* _Input for this task_
------------
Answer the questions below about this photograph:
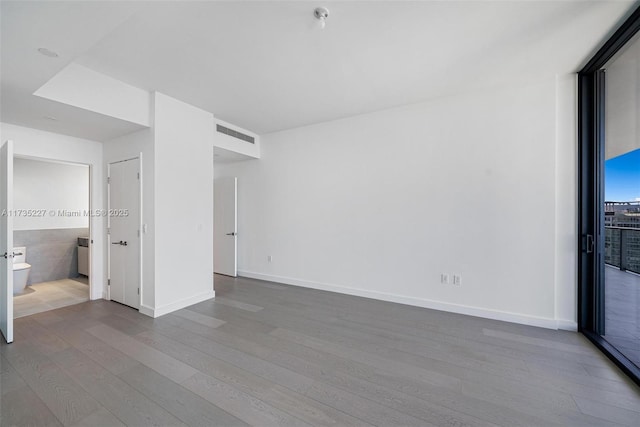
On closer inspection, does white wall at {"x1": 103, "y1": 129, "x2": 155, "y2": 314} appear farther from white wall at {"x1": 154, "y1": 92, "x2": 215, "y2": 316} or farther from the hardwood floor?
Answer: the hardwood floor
------------
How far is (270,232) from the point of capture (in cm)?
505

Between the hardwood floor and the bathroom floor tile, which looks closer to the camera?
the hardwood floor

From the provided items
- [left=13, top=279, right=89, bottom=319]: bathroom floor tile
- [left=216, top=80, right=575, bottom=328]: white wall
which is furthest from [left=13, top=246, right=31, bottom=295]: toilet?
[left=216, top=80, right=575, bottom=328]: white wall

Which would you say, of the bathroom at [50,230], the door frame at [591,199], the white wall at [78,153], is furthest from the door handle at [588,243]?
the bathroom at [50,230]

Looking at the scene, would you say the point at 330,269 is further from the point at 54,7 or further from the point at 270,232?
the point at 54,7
------------
* _Directions_
Count how many lines of the records above contain the word "would", and reply with that number alone.

* _Solution to this problem_
2